Assembly Bill (AB) 2188 would amend the Fair Employment and Housing Act to make it unlawful for employers to discriminate against job applicants or employees for the “use of cannabis off the job and away from the workplace.” It also would prevent discrimination against applicants or employees that fail drug tests detecting “nonpsychoactive cannabis metabolites in their urine, hair, or bodily fluids.” But, it would not permit employees “to be impaired by, or to use cannabis on the job.” AB 2188 also includes carveouts for building and construction trades employees, federal contractors, federal funding recipients, or federal licensees required to maintain drug-free workplaces.
AB 2188 would add to the current body of laws legalizing and regulating marijuana use in the Golden State. Indeed, Proposition 215 legalized the medical use of cannabis in 1996, while in 2016, Proposition 64 did so for recreational marijuana.

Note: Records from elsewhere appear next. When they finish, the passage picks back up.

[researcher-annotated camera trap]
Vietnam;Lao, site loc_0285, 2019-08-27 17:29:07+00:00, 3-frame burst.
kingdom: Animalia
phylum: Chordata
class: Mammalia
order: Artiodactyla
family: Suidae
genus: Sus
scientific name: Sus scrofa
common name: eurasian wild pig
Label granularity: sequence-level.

While the enactment of Prop. 64 represents a victory for recreational marijuana advocates, the legislation does not include language prohibiting employers from discriminating against employees for off-work recreational marijuana use. To the contrary, it expressly provides that employers will not be required to accommodate an employee’s use of marijuana. The legislative initiative stated that its purpose and intent were, among other things, to “[a]llow public and private employers to enact and enforce workplace policies pertaining to marijuana.”
Current cannabis regulations are consistent with the California Supreme Court’s holding in Ross v. Ragingwire Telecommunications, Inc. In that case the court examined the conflict between California’s Compassionate Use Act (which gives a person who uses marijuana for medical purposes on a physician’s recommendation a defense to certain state criminal charges and permission to possess the drug) and federal law (which prohibits the drug’s possession, even by medical users). The court held that the Compassionate Use Act did not intend to address the rights and obligation of employers and employees, and further noted that the possession and use of marijuana could not be a protected activity because it is still illegal under federal law.
AB 2188 is and reflects a further effort by some to legalize and regulate the non-medical use of marijuana. As of 2021, 18 states and a number of territories had enacted laws to regulate cannabis for adult non-medical use. While in the employment context, certain states have moved to grant employees some level of protection for medical use, others extended protection for non-medical use. Employers are prohibited from taking adverse action against workers or applicants’ recreational use in Montana, Nevada, New Jersey, New York, and soon, Connecticut.
AB 2188 passed the Assembly May 26 and was read in the Senate for the first time May 27. If it makes it to the governor’s desk, he will have until Sept. 30, 2022, to sign or veto it.